116#Bチーム【生け贄の祭壇】
エスケープゲーム最後の部屋には、富山健太・新潟秀次・新潟雅子・石川かなた・石川まどかの五人がいた。
新潟夫妻はこの状況を見て、福井麻紀は競争に負けた思ったのだ。
福井麻紀が、殴られていた状況を見ていた石川かなたは、そうではなかったが……
ひとつ前の部屋【人減らしの薬】に比べて、部屋の面積は二十五分の一程度だが、それでも大きめの部屋……部屋の中央には十字架が有り両側には人の手足を拘束できる鎖と輪っかが付いている。

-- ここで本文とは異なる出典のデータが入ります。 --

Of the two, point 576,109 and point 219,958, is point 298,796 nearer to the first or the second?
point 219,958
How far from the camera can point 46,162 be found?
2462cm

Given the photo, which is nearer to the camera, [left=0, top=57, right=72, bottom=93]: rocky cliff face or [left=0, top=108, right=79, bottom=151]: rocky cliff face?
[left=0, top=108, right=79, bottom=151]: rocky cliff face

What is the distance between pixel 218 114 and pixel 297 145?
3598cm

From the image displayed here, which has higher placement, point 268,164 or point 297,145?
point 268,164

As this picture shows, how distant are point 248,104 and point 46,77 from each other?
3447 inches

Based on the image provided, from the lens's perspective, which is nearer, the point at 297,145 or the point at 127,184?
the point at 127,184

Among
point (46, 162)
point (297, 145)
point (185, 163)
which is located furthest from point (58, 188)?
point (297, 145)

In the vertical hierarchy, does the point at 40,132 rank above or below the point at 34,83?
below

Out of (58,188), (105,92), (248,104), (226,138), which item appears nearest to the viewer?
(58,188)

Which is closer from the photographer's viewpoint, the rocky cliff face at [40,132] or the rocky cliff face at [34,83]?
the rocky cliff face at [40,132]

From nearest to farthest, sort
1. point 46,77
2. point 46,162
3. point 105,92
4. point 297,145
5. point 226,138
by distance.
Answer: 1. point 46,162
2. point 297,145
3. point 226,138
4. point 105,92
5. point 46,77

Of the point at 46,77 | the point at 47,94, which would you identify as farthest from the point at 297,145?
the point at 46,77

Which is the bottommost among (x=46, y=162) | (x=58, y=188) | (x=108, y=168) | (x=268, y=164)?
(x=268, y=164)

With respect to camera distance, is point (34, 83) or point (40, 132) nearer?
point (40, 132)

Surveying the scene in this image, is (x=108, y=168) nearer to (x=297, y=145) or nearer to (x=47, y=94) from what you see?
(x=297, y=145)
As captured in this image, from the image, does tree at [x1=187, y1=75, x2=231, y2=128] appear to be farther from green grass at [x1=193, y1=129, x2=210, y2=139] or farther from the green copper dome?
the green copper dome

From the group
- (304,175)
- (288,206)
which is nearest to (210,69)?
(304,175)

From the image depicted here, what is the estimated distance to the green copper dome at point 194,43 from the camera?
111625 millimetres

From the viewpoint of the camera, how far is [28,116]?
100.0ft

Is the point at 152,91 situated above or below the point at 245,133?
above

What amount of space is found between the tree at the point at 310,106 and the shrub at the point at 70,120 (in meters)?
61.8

壁側には四人が出てきた場所を起点に、左右の壁に短剣・槍・ハンマー・斧と言った武器が六組掛けられていた。
石川かなたは妹に肩を借りながら呟く……
「なんか、気分の悪くなる仕掛けだな……悪い予感しかしないよ……」
「そうだね……お兄ちゃん」
石川まどかの表情は暗い。
そこに新潟雅子が、おずおずとやって来た。
「あ、あの……あなたのおかげで主人と話すことが出来ました。 ……あ、ありがとうございます」
ペコリと頭を下げて、移動し壁際に座る。
そして、この部屋に入室してから約十分後アナウンスが流れてきた。
『ようこそ、最後の試練【生け贄の祭壇】へ、この部屋は中央の十字架に生け贄を二人捧げるだけで脱出用の扉が開かれます。なお、只今より一時間半経過すると、この部屋は爆発します……それでは健闘を祈ります』
アナウンスの直後、富山健太は武器の置いてある場所まで走り出し、斧を手にして話す。
「おい、お前ら……俺は死にたくないから、この弱ってる兄妹を殺るぞ……脅しじゃねぇぞ、もう一人殺したんだ。恐いものなんかねぇ……そこの仲の悪い夫婦は黙って見てな……」
と言って斧を構える。
石川まどかも黙って見ている筈もない。
手近な槍を持ち、牽制するように矛先を富山健太に向けている。
「へっ、兄貴を庇いながら俺に勝てるかな……もう、俺に恐いモノはねぇんだよ!」
すると、新潟夫妻もいつの間にか武器を手に取り、石川かなたを庇うように槍を構えた。
「んなっ!? な、なんなんだよお前らは、そんな事したってどうにもならんだろ? なあ? あの兄妹を始末すれば、まるく収まるだろ? なあ!」
だが三人は石川かなたを庇う姿勢を崩さない。
暫くにらみ合いが続くと、富山健太がキレ出した。
「お、俺を殺した後はどうするんだよ? 残りひとり、お前ら殺し合えるのか? 出来ないだろ! 何で俺の言う通りにしないんだよ!」
それでも、臆病者風に吹かれている富山健太は三本の槍に立ち向かう度胸は無い。
膠着状態の中、石川かなたが富山健太に向かって話しかける。
「僕が君を助けるって言ったら、僕の作戦に乗るかい?」
「な、なんだと?」
……
…………
富山健太は、石川かなたの言葉に従って動いていた。
今、石川兄妹と富山健太はひとつ前の部屋に来ていた。
新潟夫妻は、扉を見張っている。
富山健太が、福井麻紀の死体を担いで、歩いている。
「おい、お前の名前は? 」
「ん? 石川……かなただけど……」
「石川か……てめぇ、こんなこと予測してたのか?」
「扉の事? 予測はしてないけど、色々やって損はないよ」
石川かなたは、解毒剤の空き瓶を利用して【人減らしの薬】の部屋と【生け贄の祭壇】の部屋の扉の鍵をかからないように試みて成功していたのだった。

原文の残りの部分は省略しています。